7. Summary Table of Majorana Quantum Oscillation Contexts

System/Class Oscillation Origin Physical Observable(s)
Nanowire MBS (finite L) Overlap splitting Energy splitting, parity crossing, conductance, capacitance (Avila et al., 2020, Aksenov, 2022, Cao et al., 2018, Stanescu et al., 29 May 2025)
Qubit arrays, dots, drives Rabi/LZS/Floquet interference Population, capacitance, microwave emission (Wang et al., 2016, Pan et al., 2024, Wang et al., 2014, Sau et al., 2024)
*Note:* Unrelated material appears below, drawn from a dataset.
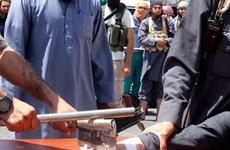 Phiến quân IS chặt tay kẻ trộm, xử bắn người bán thuốc lá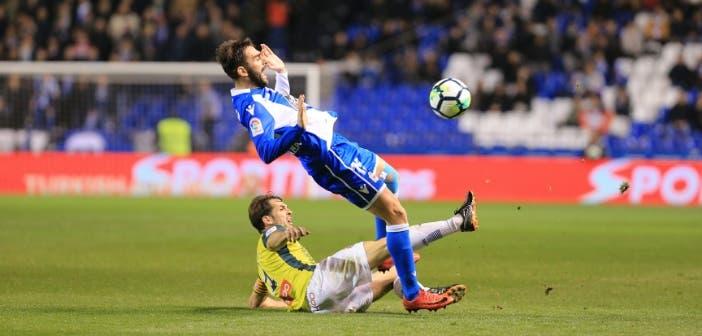 Adrián es derribado por Víctor Sánchez en el Deportivo - Espanyol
Chiral/edge Majoranas (QAH) Interference, phase accumulation Conductance oscillations, shot noise (Osca et al., 2018, Lian et al., 2015, Li et al., 2018, Mesaros et al., 2010)
Quasiperiodic/lattice chains Topological (Chern/invariant) Spatial oscillation period, edge-state profile (Satija, 2017, Ortiz et al., 2017)
Quantum-walk/ring/ion-trap Floquet/topological, field-induced Two-level (Rabi) oscillations, qubit manipulation (Yu et al., 2016, Yu et al., 2018)
Kondo insulators/Spin Liquids Landau quantization/strain-induced dHvA-type oscillations, specific heat, magnetization (Baskaran, 2015, Yokoyama et al., 14 Dec 2025)

Majorana quantum oscillations represent a diverse and technically rich set of interference and hybridization effects in topological and non-topological systems. Their identification, manipulation, and application rely on precise experimental control and comprehensive multi-modal validation of the underlying Majorana character.